CHARACTER ACTOR/ACTRESS RATING
Christian Ulrich Thomasen ½
Helge, the father Henning Moritzen
Michael, the brother Thomas Bo Larsen
Helene, the sister Paprika Steen ½
Else, the mother Birthe Neumann
Pia Trine Dyrholm

 

Review

It's dysfunctionality gone dysfunctional in this early Danish Dogme 95 style film by Thomas Vinterberg. An upper-class family reunite for the father's 60th birthday, not long after one of his daughters committed suicide. And during the elegant dinner, eldest son Christian (Ulrich Thomsen) gives a public speech in which he accuses his father of having sexually abused him and his siblings during their youth. Like Christian, Vinterberg wants to shock his audience, and he probably does.

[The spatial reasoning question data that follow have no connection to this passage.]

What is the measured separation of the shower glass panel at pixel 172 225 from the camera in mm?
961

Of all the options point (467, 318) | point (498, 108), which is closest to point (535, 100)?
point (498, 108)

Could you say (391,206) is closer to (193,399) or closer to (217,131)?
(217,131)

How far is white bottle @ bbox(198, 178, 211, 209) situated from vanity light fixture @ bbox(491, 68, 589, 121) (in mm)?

But the two have more in common; they both lack the elegance and context to make their respective audiences believe in them and really care about them. The film's crude style and seemingly chaotic denouement may well have the intention of mirroring the characters' chaotic state of mind and bring them close; make them more authentic and real. But Vinterberg's cold, sometimes farcical observations of them make them all seem pathetic and irrelevant instead. And there's not much authentic about how the other guests at the party react - they seem to be there just to prolong the suffering, for both us and the protagonist. Contrary to what it might at first seem like, Festen does not handle or discuss sexual abuse in a serious manner, it simply uses it for effect.